Another William Kemp (1555–1628) was son of Robert Kemp of Spains Hall, Finchingfield, Essex, by Elizabeth, daughter of Sir Clement Heigham [q. v.] He married Philippa, daughter of Francis Gunter, and dying without issue, was buried in the church of Spains Hall on 10 June 1628, aged 73 (Morant, Essex, ii. 363). The inscription on his monument states that for speaking some hasty words he performed the penance of maintaining complete silence for seven years. The incident is the subject of a Latin poem ‘In obitum Gulielmi Kempi Armigeri Philomusi,’ published in James Duport's ‘Musæ Subsecivæ,’ Cambridge, 1676 (pp. 485–5). Hunter notices that ‘Philomusus,’ the title bestowed by Duport on the penitent, is the name given to the scholar with whom the actor Kemp holds converse in the ‘Return from Parnassus,’ and that the Kemps of Spains Hall were nearly related with the Colts of Melford, Suffolk, with whom the actor stayed for three days on his dance to Norwich. But the coincidences are merely curious, and hardly justify any theory of close relationship between the dancer and the owner of Spains Hall.
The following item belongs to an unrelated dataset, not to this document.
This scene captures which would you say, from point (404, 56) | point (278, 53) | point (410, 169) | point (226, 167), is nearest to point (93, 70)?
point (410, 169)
[Kemp's Nine Daies Wonder (Camd. Soc.), ed. Alexander Dyce; Hunter's Chorus Vatum in Brit. Mus. (Addit. MS. 24487 ff. 207 sq.); Coventry Mysteries, ed. Halliwell (1841), pp. 409–10; Henslowe's Diary, ed. Collier; Fleay's Biographical Hist. of the English Drama, 1891, ii. 19–22; Fleay's Chronicle History of the London Stage; authorities cited; Collier's Lives of the Actors (Shakesp. Soc.), pp. 89–119; Collier's Hist. Engl. Dramatic Poetry, 1879, iii. 330. Both Mr. Collier and Mr. Fleay supply memoirs of Kemp. Many undoubtedly forged documents quoted by Collier as genuine mention Kemp by name; the chief forgeries are exposed by Dyce in his second edition of Shakespeare, vol. i.; but the document said by Collier to be among the archives of the city of London, upon which he relies to prove that Kemp was acting in 1605, seems equally deserving of rejection. The town clerk of London denies the existence of such a document. Mr. Fleay, while correcting Collier at many points, usually fails to cite his authorities, treats conjectures as proved facts, and follows Collier in some important errors.]

Dictionary of National Biography, Errata (1904), p.171
N.B.— f.e. stands for from end and l.l. for last line

Page Col. Line
391 i 11 f.e. Kemp, William (fl. 1600): after 1598. insert At Christmas 1594 he was summoned with two other leading members of the company, Richard Burbage [q. v.] and William Shakespeare, to act before the queen at Greenwich.